For those who are not aware, the Appalachian Trail is a 2180 mile trail that goes from Springer Mountain in Georgia to Katahdin Mountain in Maine.  Most hikers on the trail will hike sections of it, but every year a couple thousand hikers attempt to hike the entire thing.  There is something like a 20% success rate among thru-hikers with many hikers dropping out pretty early.

I don't want to dedicate a blog post to describing the trail since I haven't been on it yet, so if my followers (also known as imaginary friends) are curious, there is lots of good information here.

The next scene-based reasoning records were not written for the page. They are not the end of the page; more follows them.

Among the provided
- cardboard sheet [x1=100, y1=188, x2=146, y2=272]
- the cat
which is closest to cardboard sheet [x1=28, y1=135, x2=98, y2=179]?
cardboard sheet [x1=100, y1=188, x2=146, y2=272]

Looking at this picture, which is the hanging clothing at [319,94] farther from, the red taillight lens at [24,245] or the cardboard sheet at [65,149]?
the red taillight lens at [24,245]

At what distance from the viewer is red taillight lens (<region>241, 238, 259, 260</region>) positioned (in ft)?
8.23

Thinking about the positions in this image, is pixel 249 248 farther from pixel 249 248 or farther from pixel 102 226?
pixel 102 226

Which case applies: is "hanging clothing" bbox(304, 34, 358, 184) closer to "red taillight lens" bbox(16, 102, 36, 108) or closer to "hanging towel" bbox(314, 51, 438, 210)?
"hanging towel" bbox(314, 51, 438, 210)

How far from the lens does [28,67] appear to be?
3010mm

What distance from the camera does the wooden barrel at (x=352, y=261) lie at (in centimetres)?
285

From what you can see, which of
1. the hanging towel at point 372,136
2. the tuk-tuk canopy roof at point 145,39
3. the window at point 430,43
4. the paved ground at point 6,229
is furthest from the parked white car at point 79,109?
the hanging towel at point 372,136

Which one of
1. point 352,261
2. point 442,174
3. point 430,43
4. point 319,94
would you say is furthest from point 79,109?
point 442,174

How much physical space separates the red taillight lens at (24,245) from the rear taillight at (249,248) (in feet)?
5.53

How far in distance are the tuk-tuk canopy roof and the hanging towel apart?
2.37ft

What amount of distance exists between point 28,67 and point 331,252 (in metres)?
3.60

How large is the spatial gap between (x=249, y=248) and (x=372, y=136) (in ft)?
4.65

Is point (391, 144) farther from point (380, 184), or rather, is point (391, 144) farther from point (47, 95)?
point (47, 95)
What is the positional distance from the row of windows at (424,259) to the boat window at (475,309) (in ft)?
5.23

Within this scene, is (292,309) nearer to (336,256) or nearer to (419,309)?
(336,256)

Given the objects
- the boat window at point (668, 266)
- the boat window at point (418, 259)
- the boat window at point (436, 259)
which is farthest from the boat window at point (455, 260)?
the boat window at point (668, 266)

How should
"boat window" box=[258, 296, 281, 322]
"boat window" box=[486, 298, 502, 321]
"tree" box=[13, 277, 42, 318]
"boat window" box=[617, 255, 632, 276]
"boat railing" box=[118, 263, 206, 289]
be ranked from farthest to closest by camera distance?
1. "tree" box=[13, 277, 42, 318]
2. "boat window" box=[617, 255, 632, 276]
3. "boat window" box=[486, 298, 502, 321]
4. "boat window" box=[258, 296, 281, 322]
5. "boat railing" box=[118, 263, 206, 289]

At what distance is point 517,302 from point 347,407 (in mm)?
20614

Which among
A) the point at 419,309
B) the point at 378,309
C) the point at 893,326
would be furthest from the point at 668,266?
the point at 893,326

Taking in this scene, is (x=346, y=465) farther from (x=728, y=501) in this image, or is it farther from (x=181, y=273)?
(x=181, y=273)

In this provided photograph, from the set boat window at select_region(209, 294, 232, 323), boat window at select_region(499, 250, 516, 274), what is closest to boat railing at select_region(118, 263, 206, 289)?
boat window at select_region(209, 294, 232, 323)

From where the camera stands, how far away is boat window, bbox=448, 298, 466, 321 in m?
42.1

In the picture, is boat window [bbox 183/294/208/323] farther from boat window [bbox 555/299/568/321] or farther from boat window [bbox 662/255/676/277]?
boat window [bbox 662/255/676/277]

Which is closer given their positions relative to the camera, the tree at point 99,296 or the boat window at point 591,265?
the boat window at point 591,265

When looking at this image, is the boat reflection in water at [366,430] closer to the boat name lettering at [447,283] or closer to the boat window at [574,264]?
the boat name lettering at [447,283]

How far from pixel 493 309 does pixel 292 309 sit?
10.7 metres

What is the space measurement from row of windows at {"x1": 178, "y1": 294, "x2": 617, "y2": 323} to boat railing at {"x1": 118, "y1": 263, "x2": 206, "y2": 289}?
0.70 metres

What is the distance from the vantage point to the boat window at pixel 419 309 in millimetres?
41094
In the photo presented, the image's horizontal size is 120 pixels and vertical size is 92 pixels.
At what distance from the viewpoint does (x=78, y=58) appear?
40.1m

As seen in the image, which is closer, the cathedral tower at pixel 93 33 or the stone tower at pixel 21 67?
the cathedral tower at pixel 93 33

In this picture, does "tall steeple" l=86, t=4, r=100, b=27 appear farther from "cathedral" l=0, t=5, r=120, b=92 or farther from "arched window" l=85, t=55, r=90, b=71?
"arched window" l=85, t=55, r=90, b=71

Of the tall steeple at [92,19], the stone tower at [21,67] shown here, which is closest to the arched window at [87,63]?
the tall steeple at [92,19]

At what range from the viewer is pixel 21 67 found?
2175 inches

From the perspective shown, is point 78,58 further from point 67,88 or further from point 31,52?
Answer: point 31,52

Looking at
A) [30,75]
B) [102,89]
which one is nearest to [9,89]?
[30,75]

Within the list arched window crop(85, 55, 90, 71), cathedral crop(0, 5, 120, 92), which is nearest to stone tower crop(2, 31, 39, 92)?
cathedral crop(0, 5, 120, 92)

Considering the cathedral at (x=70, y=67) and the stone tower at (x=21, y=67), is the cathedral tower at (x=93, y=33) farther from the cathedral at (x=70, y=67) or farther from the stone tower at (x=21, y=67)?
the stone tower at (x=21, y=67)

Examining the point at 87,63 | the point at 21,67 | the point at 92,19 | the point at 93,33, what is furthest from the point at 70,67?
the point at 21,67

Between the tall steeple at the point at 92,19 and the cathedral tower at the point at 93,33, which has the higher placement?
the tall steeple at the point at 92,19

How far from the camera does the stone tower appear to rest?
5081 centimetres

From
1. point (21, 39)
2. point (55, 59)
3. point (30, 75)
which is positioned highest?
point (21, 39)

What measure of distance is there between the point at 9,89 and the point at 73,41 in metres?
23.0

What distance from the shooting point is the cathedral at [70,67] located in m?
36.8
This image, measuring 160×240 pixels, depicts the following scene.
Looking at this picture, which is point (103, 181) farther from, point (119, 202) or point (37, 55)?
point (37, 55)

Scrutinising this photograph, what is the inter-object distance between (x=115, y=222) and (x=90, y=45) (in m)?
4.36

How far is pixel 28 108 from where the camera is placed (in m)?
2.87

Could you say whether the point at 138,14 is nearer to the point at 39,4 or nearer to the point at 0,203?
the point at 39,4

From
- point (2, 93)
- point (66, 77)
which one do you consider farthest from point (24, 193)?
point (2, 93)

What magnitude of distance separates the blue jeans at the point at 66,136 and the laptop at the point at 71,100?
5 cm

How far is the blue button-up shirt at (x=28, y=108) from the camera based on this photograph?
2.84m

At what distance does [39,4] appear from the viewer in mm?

The fact that I will be doing this hike is the main reason I have started this blog.  While I'm gone I want to be able to keep my friends and family updated, though I don't want to commit to a trail journal.  While I'm gone I will try to post brief updates every few weeks and I'll try to write a proper account when I return (hopefully I won't be part of the 80%).

I also want to document some of the planning and preparation that I am doing.  Whether I succeed or fail, I can look back at my planning and see what I did right and what I did wrong.  If I try to do another long trip in the future, this will be incredibly helpful.  Also, other people considering a thru-hike can see my successes and failures as early as the planning stage, so maybe I can help others avoid my (presumably embarassing) mistakes.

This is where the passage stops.